### Provided data
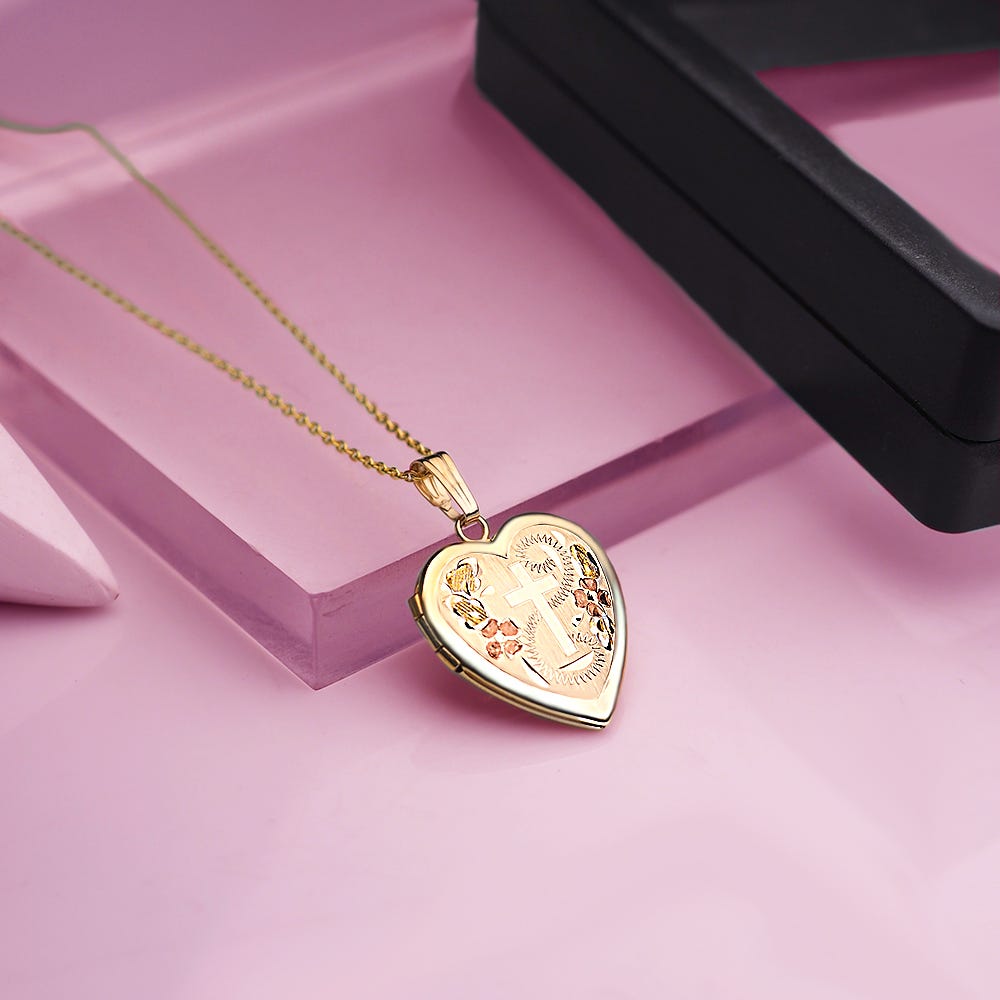 Solid 14K Yellow Gold Floral Heart Photo Locket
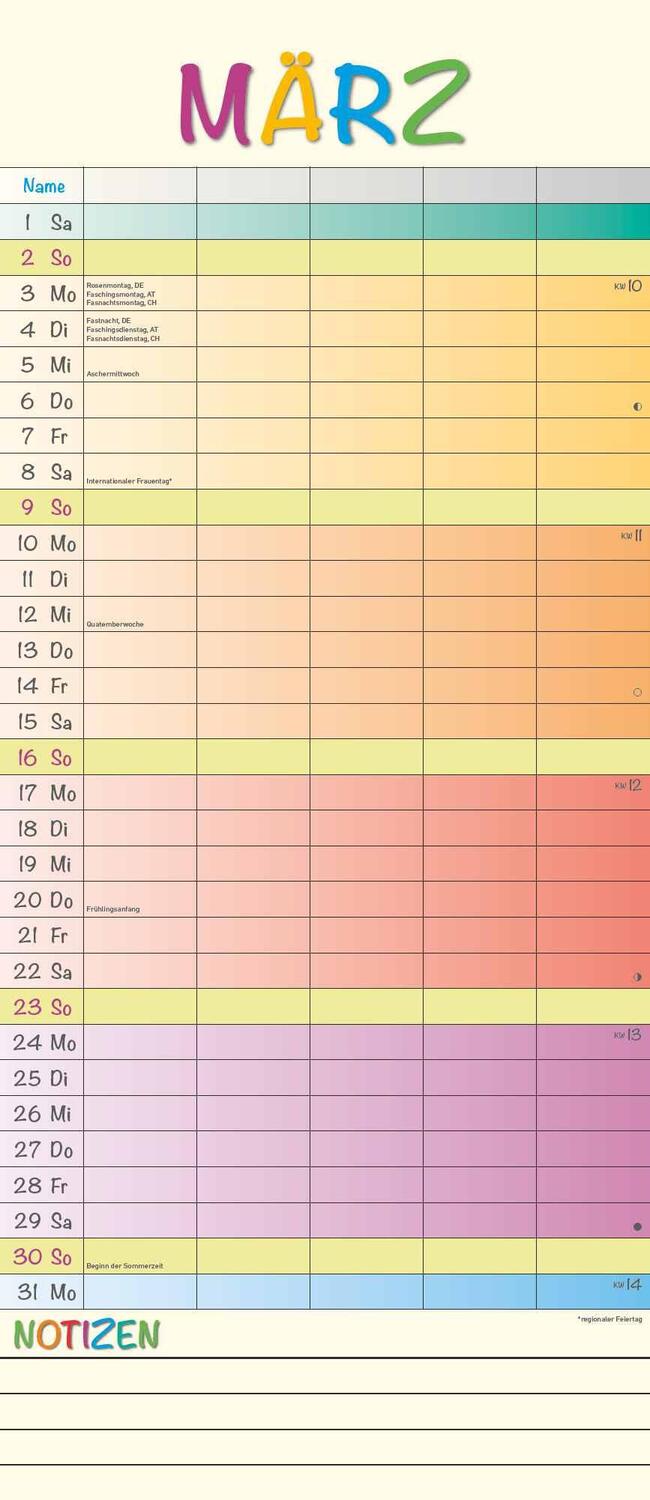 Bild: 4251732341367 | Regenbogen 2025 Familienplaner - Terminkalender - Familienkalender...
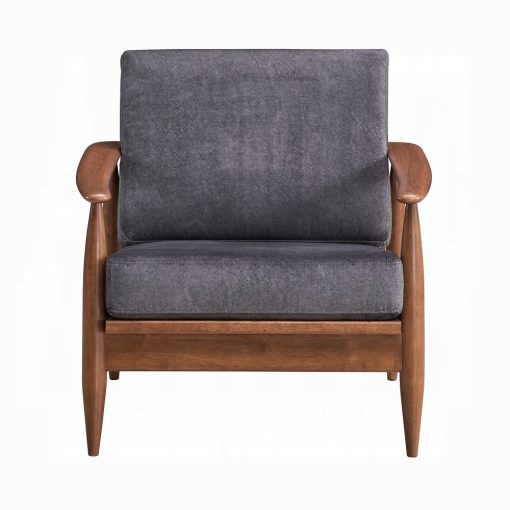 Alisa Wood Charcoal Fabric & Brown Accent Chair - Image 3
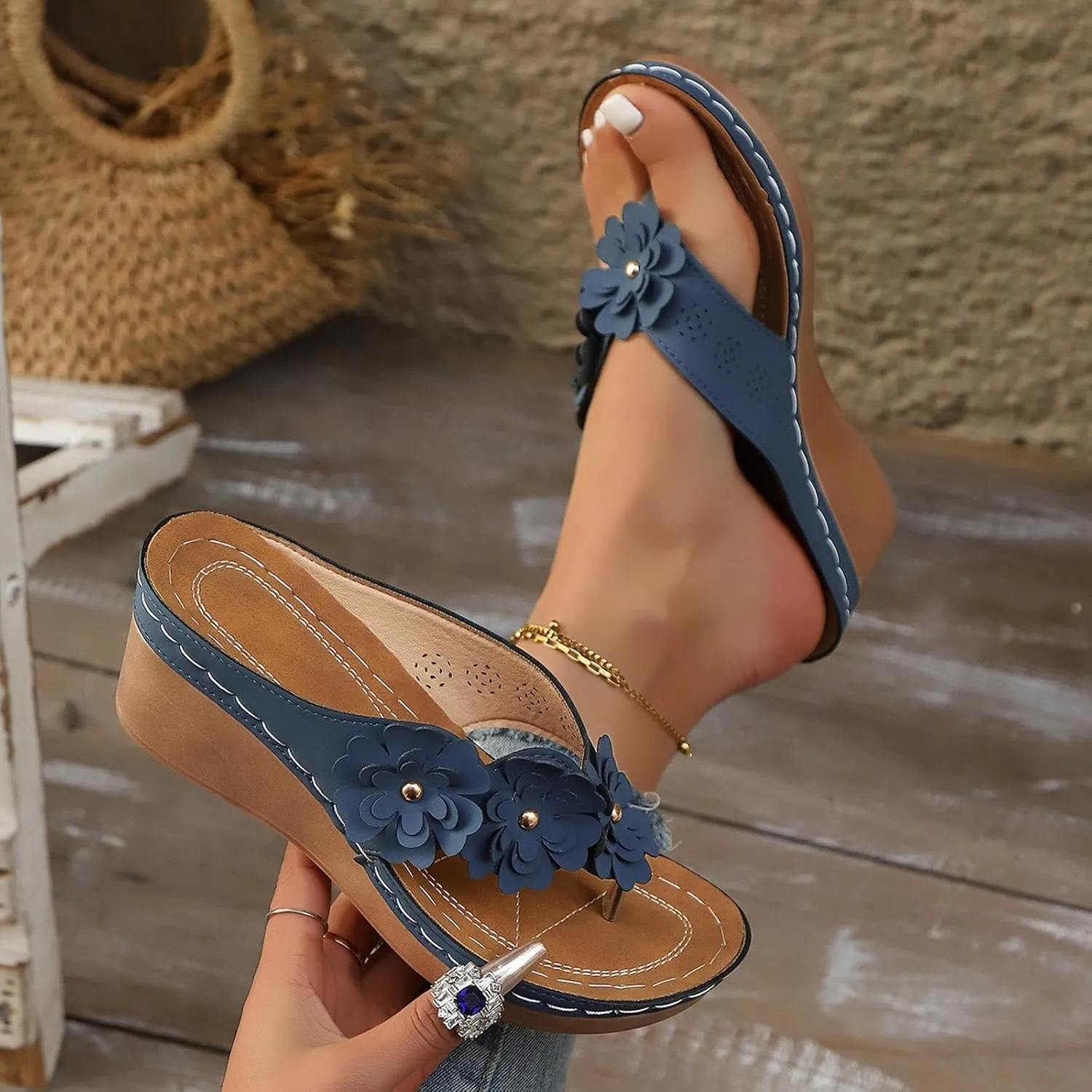Women Orthopedic Wedge Flip Flops 2025 Summer Casual Fashionable Flower Decoration Elastic Strap Sandals Wide Width Walking Dress Shoes for Party Casual Beach Vacation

### What the task asks
Reproduce every line above exactly, pictures excluded.

### Problem solution
 Solid 14K Yellow Gold Floral Heart Photo Locket
 Bild: 4251732341367 | Regenbogen 2025 Familienplaner - Terminkalender - Familienkalender...
 Alisa Wood Charcoal Fabric & Brown Accent Chair - Image 3
Women Orthopedic Wedge Flip Flops 2025 Summer Casual Fashionable Flower Decoration Elastic Strap Sandals Wide Width Walking Dress Shoes for Party Casual Beach Vacation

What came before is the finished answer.